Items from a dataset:
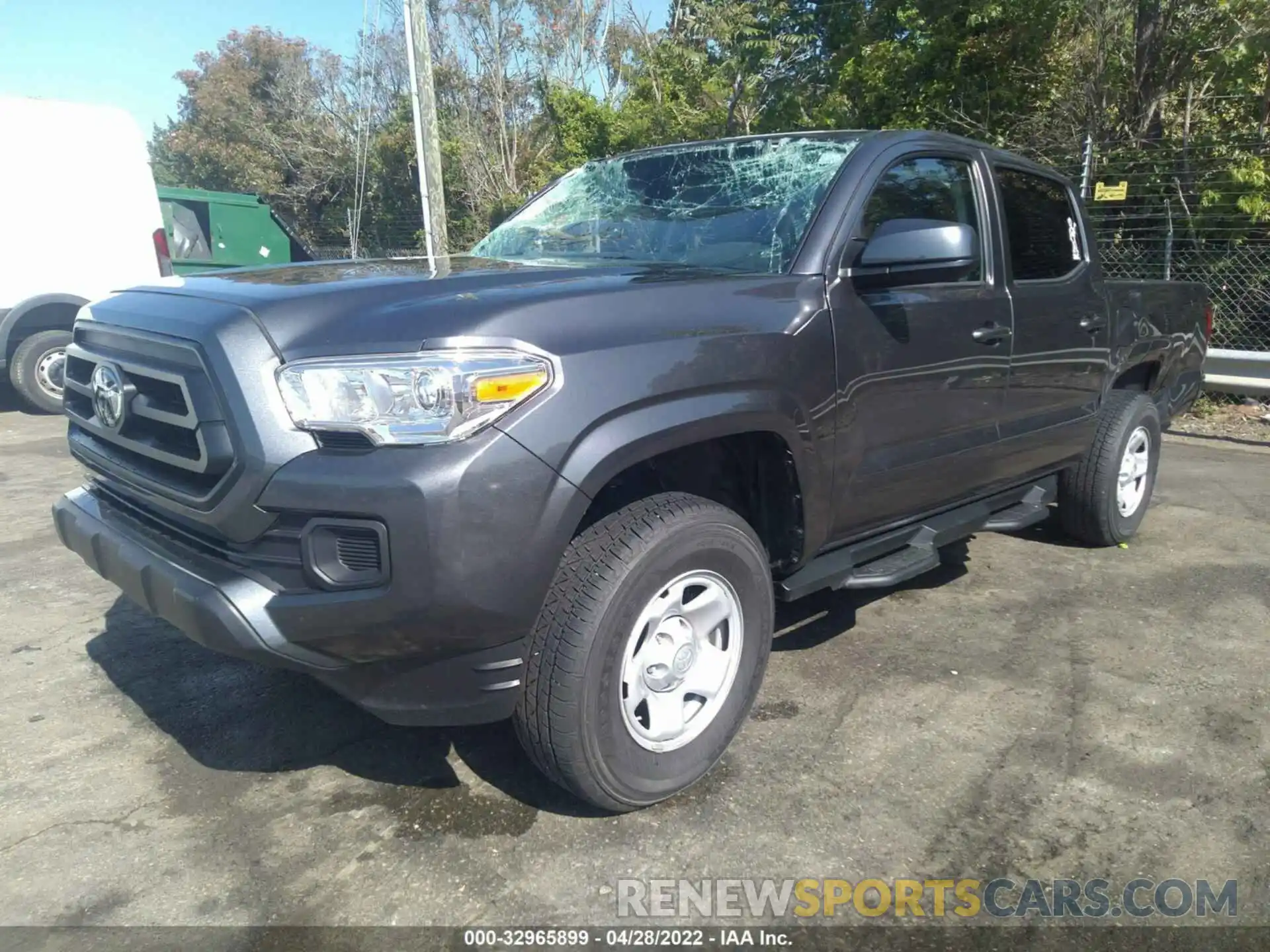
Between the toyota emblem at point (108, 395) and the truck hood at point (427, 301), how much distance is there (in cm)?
25

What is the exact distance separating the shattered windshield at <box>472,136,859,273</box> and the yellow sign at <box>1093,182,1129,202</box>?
6692 mm

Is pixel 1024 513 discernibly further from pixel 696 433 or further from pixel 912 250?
pixel 696 433

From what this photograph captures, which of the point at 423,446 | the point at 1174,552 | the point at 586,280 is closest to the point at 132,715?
the point at 423,446

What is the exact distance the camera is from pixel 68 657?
360 centimetres

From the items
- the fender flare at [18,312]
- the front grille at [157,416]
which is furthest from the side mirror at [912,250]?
the fender flare at [18,312]

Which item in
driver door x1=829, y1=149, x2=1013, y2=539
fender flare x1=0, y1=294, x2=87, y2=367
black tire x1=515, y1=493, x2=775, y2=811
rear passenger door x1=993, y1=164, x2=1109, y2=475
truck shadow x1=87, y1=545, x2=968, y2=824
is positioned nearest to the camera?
black tire x1=515, y1=493, x2=775, y2=811

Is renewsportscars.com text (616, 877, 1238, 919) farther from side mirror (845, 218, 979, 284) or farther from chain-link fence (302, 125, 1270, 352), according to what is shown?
chain-link fence (302, 125, 1270, 352)

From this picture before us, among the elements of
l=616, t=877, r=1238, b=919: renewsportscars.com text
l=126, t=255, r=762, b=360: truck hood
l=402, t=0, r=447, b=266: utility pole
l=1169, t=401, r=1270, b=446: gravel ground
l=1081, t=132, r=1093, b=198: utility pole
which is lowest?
l=1169, t=401, r=1270, b=446: gravel ground

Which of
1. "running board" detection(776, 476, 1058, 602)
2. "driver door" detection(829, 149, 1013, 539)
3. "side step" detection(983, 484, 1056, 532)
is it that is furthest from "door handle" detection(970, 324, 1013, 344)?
"side step" detection(983, 484, 1056, 532)

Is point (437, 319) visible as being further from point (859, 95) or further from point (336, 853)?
point (859, 95)

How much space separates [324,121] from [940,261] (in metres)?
29.6

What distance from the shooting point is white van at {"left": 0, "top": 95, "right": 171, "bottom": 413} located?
26.5 feet

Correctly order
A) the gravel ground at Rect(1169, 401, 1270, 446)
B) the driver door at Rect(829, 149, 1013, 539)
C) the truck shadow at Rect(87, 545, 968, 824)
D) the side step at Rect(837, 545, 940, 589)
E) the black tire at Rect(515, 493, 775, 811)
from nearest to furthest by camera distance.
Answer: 1. the black tire at Rect(515, 493, 775, 811)
2. the truck shadow at Rect(87, 545, 968, 824)
3. the driver door at Rect(829, 149, 1013, 539)
4. the side step at Rect(837, 545, 940, 589)
5. the gravel ground at Rect(1169, 401, 1270, 446)

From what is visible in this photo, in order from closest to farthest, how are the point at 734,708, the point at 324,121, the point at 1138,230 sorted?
the point at 734,708
the point at 1138,230
the point at 324,121
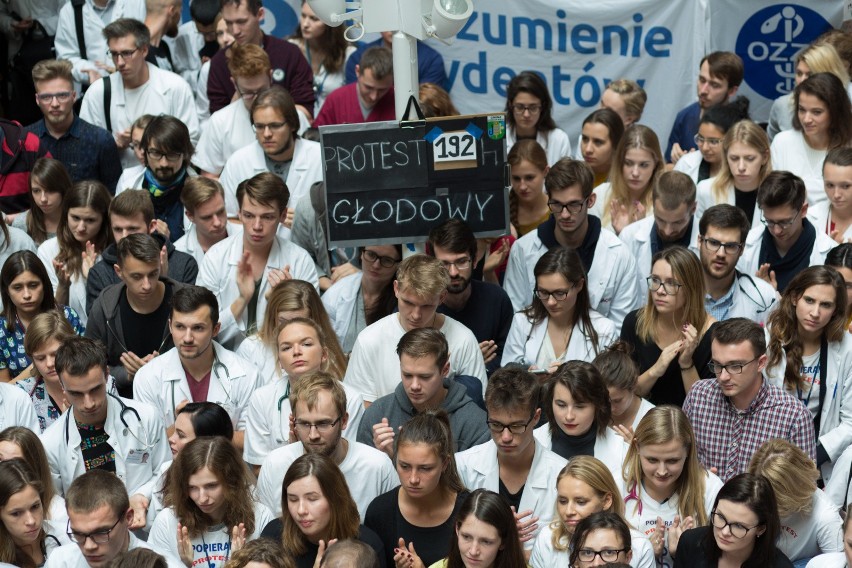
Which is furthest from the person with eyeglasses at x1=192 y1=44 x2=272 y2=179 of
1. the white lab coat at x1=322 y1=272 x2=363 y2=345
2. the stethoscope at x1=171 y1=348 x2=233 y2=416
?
the stethoscope at x1=171 y1=348 x2=233 y2=416

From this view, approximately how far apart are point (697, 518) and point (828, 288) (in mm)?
1551

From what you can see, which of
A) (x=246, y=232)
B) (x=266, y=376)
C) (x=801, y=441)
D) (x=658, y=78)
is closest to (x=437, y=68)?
(x=658, y=78)

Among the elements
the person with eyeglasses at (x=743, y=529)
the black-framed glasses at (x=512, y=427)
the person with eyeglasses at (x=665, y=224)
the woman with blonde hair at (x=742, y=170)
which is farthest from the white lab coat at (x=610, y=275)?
the person with eyeglasses at (x=743, y=529)

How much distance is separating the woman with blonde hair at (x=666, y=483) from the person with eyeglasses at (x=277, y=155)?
3679 millimetres

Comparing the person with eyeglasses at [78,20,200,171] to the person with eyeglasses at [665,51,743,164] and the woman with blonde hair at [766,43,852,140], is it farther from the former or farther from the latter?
the woman with blonde hair at [766,43,852,140]

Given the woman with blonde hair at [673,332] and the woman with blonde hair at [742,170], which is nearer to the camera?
the woman with blonde hair at [673,332]

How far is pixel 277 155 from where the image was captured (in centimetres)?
1000

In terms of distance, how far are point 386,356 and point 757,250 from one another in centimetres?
249

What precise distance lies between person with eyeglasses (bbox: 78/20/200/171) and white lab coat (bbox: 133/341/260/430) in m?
3.12

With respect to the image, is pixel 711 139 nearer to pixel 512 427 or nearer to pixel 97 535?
pixel 512 427

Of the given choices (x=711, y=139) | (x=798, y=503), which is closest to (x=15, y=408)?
(x=798, y=503)

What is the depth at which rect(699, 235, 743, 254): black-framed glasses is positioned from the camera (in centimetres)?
827

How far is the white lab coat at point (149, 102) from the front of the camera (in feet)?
35.9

* [Problem]
Copy out the part that opens with the line containing "Correctly order" and closes with the line containing "5. the gravel", both lines included, with no changes.

* [Response to the task]
Correctly order
A) the gravel ground at Rect(1169, 401, 1270, 446)
B) the driver door at Rect(829, 149, 1013, 539)
C) the truck shadow at Rect(87, 545, 968, 824)
D) the side step at Rect(837, 545, 940, 589)
E) the black tire at Rect(515, 493, 775, 811)
from nearest to furthest by camera distance.
Answer: 1. the black tire at Rect(515, 493, 775, 811)
2. the truck shadow at Rect(87, 545, 968, 824)
3. the driver door at Rect(829, 149, 1013, 539)
4. the side step at Rect(837, 545, 940, 589)
5. the gravel ground at Rect(1169, 401, 1270, 446)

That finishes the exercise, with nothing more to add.